Diktatur der Karotte

Wenn orange Heere die große Stadt überrennen,
Wird diese in Chaos versinken.
Blut wird durch die Straßen fließen und
Wahnsinn und Verzweiflung werden sich ausbreiten.

Vegetarium 54:23

Seit grauen Vorzeiten regiert die Evolution auf der Erde. Ununterbrochen generiert sie neue und unterschiedliche Arten. Die Varianz des Lebens scheint unendlich und der Prozess wird nie enden. In ihm gibt es gute und weniger gute Ergebnisse. Die meisten Arten finden erfolgreich ihre Nische im Ökosystem unseres Planeten. Obwohl einige Unfälle und Zufälle dann und wann einen Reset-Knopf drücken, ist die Evolution insgesamt sehr erfolgreich.
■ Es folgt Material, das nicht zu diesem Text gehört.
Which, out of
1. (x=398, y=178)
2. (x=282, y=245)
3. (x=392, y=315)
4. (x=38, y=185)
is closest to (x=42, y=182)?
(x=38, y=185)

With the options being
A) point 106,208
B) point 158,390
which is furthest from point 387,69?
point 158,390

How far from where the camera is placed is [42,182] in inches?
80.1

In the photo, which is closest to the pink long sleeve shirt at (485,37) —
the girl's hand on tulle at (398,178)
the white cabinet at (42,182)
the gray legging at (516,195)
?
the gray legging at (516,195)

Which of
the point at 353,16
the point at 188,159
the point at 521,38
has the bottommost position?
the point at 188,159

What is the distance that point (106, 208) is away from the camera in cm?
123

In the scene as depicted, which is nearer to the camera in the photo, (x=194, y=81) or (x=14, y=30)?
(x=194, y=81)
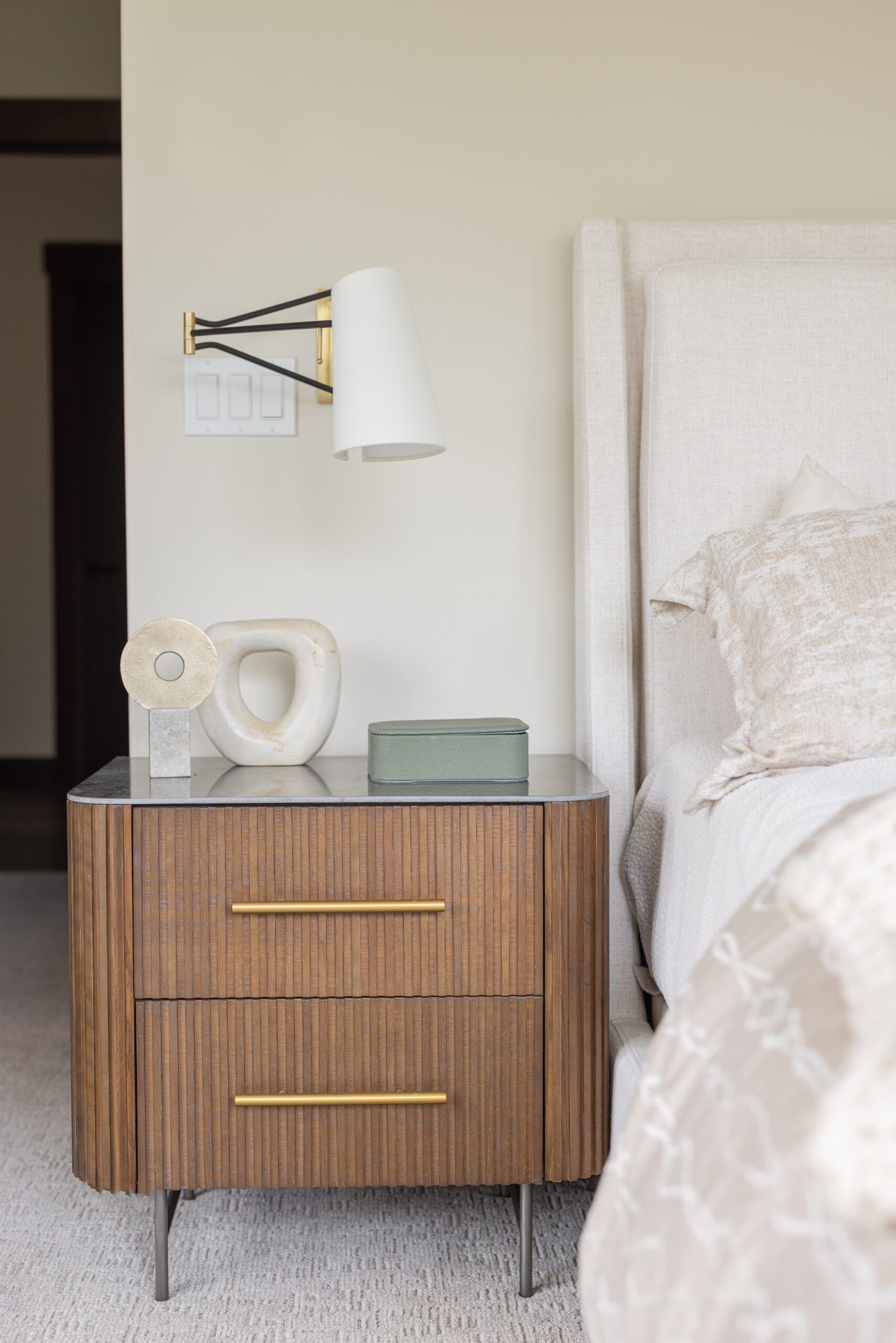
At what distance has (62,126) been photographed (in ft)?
9.39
Irgendwann im Laufe der letzten Milliarden Jahre waren dann auch die Gemüse an der Reihe. Es entstand viel buntes Zeugs, welches noch heute in allen Gegenden der Welt faul herumliegt und die Strahlen der Sonne genießt - mit einigen, wenigen Ausnahmen. Zu diesen zählen neben den Zwiebeln leider auch die Karotten, ein garstiges Gewächs, das durch und durch vom Bösen durchtränkt ist. Erstere haben sich mit beißenden, ätherischen Ölen für die Verbannung unter die Erdoberfläche gerächt. Eine Eigenschaft, die wir Menschen letztendlich positiv verwerten konnten. Zwiebeln geben jedem vernünftigen Gericht erst Geschmack. Den orangefarbenen Wurzeln dagegen räumte die Evolution keine Chance für eine Rache ein. Sie verfielen dem Wahnsinn und aus purer Bosheit wurden die Mohrrüben selbständig kreativ. Wie bei jedem, der dem Bösen verfällt, endet dies im Wunsch nach Weltherrschaft, nach Unterdrückung von allem Andersartigen. Wie alle verrückten Gewalttäter leiden Karotten an Verfolgungswahn und träumen vom Endsieg, von ihrer finalen Rache an der Evolution.

Über Jahrtausende hinweg probten sie immer wieder den Aufstand gegen all die anderen Arten. Anfänglich sind ihre Versuche plump und ungefährlich, doch entwickeln sich die bösen Möhren weiter und lernen aus ihrem Versagen. Die Entstehung der Vampirmöhren ist der letzte, schlechte Witz der Evolution selbst. Orangefarbene Biester mit spitzen Zähnen, fauligem Atem, ununterbrochen rollenden Augen mit dem bösen Blick tauchen immer häufiger in Gärten und auf Feldern auf. Werden sie nicht sofort zermatscht, sammeln sie sich an geheimen Orten und lauschen den Reden ihres wahnsinnigen Anführers. Ihr Diktator ’Die große Möhre’ befielt sie nach Berlin und sie treten in Bündeln die Wanderung zu der großen, bunten Stadt an. Das Horrorgemüse drängt wieder einmal auf eine finale Entscheidung.